Beaucoup d’enseignants ne parviennent pas à passer le cap de l’approche par compétences et continuent à enseigner « comme avant ». Soit par incompréhension de ce que l’institution attend réellement d’eux, soit par refus, soit le plus souvent, par mélange des deux. Il faut dire que le Ministère qui avait annoncé la mort du Livret Personnel de Compétences (LPC) de 2006 et de ses 98 items, a validé des programmes qui comportent plus de 160 « compétences à travailler » pour le cycle 3 et plus de 250 pour le cycle 4 ! L’absence de mode d’emploi et le renvoi au local des solutions pour traiter cette inflation d’items conduit certains enseignants à multiplier les évaluations et à inventer des tableaux immenses et relativement illisibles pour les consigner.

La saisie des évaluations par compétences sur l’espace numérique de travail (ENT) donne lieu à des pratiques extrêmement disparates (d’un établissement à l’autre évidemment, mais y compris au sein d’un même établissement).
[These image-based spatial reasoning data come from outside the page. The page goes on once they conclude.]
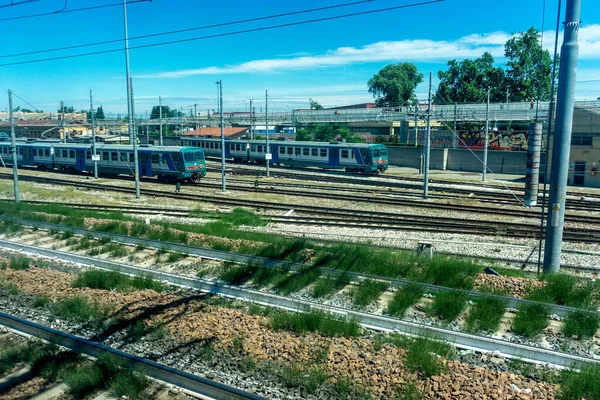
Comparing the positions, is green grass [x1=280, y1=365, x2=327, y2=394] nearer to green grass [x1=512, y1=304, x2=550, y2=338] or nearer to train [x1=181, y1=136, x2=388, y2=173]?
green grass [x1=512, y1=304, x2=550, y2=338]

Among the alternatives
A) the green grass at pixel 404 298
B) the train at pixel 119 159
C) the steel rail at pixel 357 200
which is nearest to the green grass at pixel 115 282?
the green grass at pixel 404 298

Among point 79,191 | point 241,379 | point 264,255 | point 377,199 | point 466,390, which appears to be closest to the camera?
point 466,390

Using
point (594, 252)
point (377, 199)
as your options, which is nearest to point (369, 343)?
point (594, 252)

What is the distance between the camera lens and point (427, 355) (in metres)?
6.36

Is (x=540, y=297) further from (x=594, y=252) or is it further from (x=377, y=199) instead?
(x=377, y=199)

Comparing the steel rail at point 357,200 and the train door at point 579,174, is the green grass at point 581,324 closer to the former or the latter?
the steel rail at point 357,200

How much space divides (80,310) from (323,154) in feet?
106

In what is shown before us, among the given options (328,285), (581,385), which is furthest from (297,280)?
(581,385)

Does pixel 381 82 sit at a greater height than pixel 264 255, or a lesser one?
greater

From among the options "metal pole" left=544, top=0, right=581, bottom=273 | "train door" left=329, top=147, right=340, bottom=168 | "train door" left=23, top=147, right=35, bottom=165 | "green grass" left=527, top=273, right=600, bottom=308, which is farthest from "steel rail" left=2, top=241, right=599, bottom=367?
"train door" left=23, top=147, right=35, bottom=165

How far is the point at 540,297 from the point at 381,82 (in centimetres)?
8583

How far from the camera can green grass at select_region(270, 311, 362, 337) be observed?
735 centimetres

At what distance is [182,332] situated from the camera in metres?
7.48

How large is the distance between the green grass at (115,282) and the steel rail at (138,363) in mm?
1881
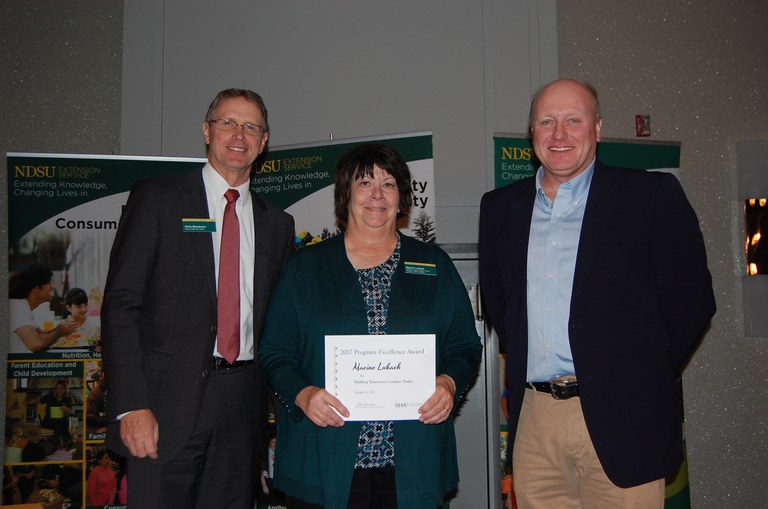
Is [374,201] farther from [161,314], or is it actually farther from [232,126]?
[161,314]

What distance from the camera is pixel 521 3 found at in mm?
5102

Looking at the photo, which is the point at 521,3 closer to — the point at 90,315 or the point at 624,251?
the point at 624,251

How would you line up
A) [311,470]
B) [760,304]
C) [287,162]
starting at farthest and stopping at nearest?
[760,304] < [287,162] < [311,470]

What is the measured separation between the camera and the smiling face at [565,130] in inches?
93.9

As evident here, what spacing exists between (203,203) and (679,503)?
4.05 metres

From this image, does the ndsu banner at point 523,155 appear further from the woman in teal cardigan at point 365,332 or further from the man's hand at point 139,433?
the man's hand at point 139,433

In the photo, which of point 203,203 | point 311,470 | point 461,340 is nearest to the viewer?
point 311,470

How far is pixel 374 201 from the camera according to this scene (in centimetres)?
235

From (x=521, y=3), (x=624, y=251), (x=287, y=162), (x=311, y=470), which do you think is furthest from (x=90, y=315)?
(x=521, y=3)

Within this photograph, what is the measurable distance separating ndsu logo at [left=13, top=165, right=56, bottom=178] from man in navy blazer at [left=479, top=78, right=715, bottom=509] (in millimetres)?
3448

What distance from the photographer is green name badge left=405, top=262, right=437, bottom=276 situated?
2318mm

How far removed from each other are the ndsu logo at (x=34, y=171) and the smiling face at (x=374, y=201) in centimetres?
297

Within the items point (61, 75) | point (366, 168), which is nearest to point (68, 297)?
point (61, 75)

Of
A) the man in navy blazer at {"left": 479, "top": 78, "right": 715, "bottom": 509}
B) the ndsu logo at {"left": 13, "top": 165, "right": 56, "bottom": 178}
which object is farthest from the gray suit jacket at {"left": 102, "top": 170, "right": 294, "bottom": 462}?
the ndsu logo at {"left": 13, "top": 165, "right": 56, "bottom": 178}
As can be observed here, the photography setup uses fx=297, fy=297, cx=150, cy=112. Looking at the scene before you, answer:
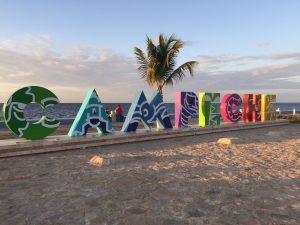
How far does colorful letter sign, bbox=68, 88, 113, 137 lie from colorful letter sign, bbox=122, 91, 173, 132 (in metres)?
1.63

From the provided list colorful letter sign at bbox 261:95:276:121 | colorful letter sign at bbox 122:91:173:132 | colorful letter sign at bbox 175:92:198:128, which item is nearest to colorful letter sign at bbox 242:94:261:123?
colorful letter sign at bbox 261:95:276:121

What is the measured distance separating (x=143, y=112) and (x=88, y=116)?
3.23 metres

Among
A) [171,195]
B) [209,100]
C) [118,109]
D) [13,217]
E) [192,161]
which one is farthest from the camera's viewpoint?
[118,109]

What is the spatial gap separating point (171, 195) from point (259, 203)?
181 centimetres

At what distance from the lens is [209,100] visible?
19.1 m

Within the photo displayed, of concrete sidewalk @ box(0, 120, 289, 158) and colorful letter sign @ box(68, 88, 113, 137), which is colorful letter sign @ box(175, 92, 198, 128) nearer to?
concrete sidewalk @ box(0, 120, 289, 158)

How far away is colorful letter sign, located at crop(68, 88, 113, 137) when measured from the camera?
1308 centimetres

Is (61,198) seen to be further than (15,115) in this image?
No

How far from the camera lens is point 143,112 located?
604 inches

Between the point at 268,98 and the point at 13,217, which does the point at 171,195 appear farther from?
the point at 268,98

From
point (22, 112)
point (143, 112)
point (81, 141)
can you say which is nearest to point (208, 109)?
point (143, 112)

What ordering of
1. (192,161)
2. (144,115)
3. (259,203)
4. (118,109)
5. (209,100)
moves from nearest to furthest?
(259,203) < (192,161) < (144,115) < (209,100) < (118,109)

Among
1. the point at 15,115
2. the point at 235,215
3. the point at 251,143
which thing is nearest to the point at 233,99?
the point at 251,143

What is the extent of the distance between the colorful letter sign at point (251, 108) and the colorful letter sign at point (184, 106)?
6467 mm
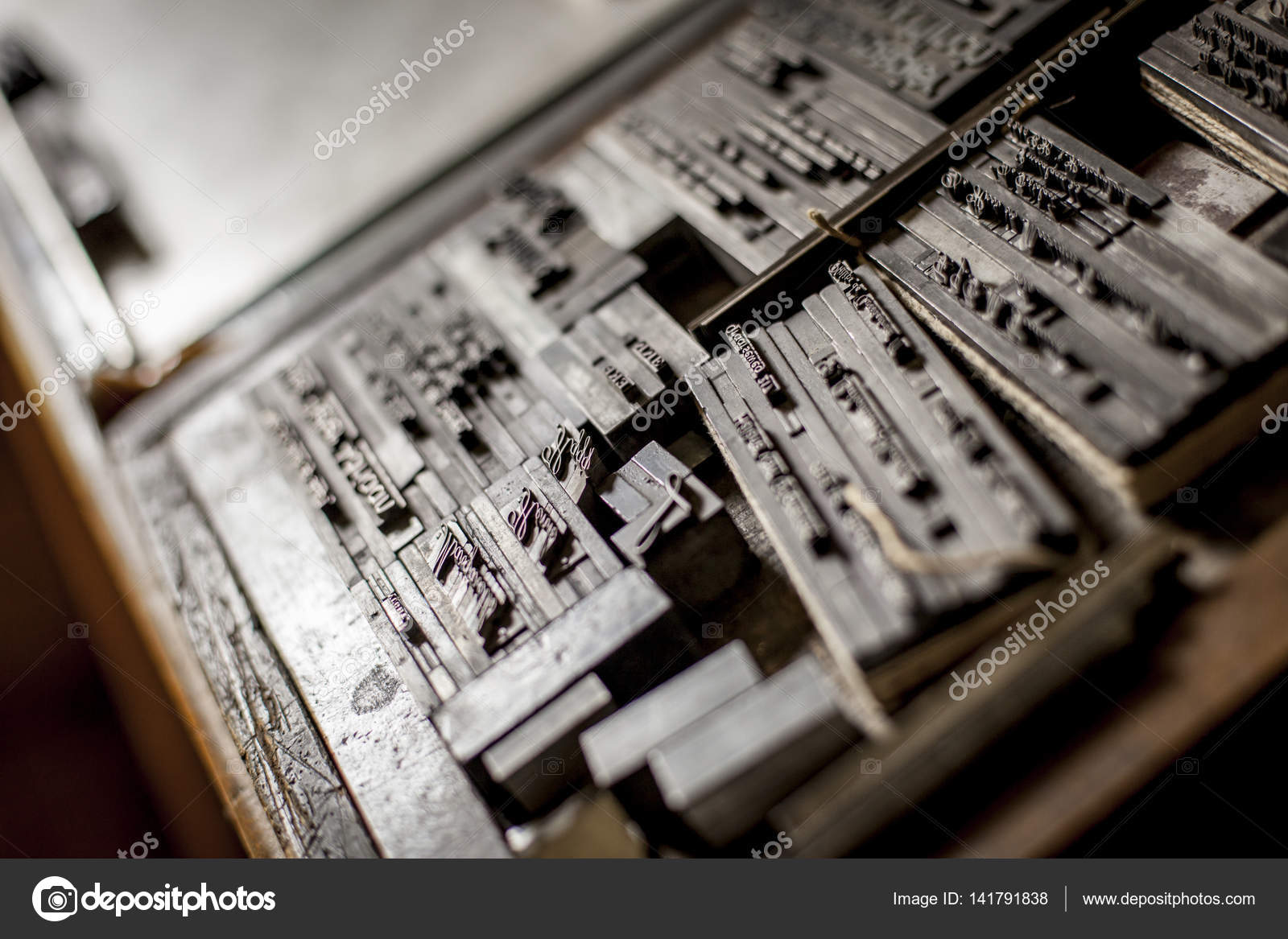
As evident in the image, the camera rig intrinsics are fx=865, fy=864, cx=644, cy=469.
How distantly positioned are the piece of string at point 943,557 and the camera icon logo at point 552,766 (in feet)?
3.87

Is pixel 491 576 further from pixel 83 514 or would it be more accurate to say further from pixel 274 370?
pixel 83 514

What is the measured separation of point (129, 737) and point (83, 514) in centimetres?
112

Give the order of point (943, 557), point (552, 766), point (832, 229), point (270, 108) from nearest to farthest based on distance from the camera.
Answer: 1. point (943, 557)
2. point (552, 766)
3. point (832, 229)
4. point (270, 108)

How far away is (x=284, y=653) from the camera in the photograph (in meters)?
3.32

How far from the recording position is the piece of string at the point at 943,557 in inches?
89.4

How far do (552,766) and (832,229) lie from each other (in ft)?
6.73

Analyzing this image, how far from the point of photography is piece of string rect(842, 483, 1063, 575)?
2.27 m
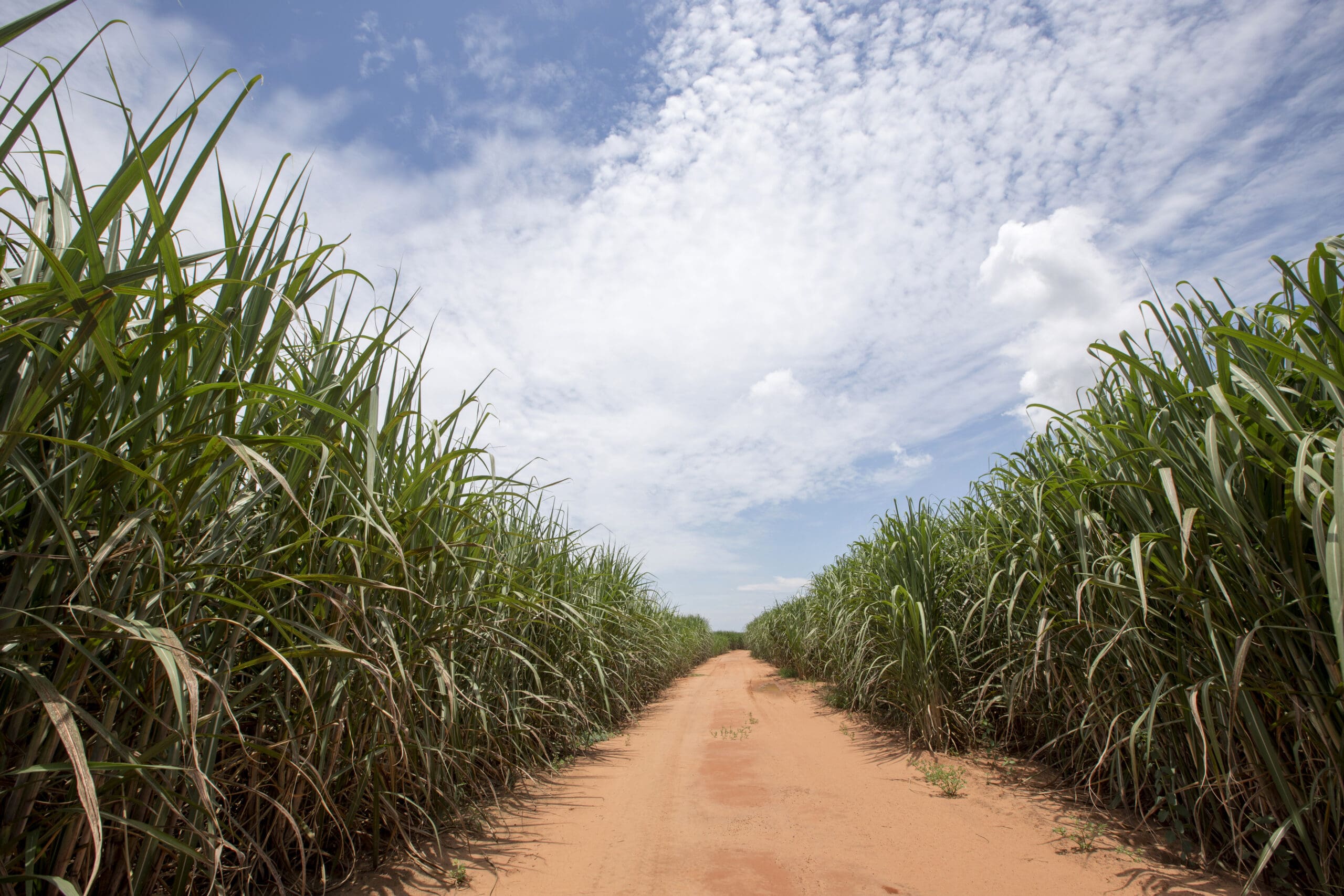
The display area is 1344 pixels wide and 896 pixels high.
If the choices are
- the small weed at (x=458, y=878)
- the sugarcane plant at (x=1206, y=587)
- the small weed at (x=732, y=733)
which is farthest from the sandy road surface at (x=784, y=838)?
the small weed at (x=732, y=733)

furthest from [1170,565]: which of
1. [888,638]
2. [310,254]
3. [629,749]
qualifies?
[629,749]

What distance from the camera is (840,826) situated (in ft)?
10.0

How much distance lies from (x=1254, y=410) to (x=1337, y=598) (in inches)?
37.2

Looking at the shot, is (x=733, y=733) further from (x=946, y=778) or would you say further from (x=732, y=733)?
(x=946, y=778)

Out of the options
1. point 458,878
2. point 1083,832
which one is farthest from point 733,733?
point 458,878

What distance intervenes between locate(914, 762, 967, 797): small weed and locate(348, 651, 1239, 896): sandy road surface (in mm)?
51

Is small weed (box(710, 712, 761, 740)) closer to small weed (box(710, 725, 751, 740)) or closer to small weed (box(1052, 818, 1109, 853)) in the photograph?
small weed (box(710, 725, 751, 740))

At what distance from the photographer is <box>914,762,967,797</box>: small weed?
340cm

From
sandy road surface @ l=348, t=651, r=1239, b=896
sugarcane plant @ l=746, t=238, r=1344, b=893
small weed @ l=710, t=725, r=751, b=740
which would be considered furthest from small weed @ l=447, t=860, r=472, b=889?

La plupart des logiciels dont sont équipés les établissements imposent de raisonner à partir des domaines de compétences (les 5 domaines du socle) et de les décliner ensuite en micro-compétences alors que le conseil supérieur des programmes avait affirmé que chaque discipline devait contribuer à la construction des 5 domaines de compétences ce qui impliquerait de partir du travail mené dans chaque matière et de fonder sur lui la validation des domaines de socle.

De nombreuses directions d’établissements commencent à prendre conscience, à l’approche des premiers conseils de classes et des réunions parents-professeurs qui s’ensuivront, que le dispositif de production des bulletins trimestriels n’est pas prêt. Beaucoup d’enseignants n’ont pas encore commencé à évaluer par compétences alors que les bulletins remis aux familles comporteront une rubrique « compétences travaillées », et que le diplôme national du brevet (DNB) ne sera délivré qu’aux élèves ayant validé le socle qui ne s’évalue que par compétences...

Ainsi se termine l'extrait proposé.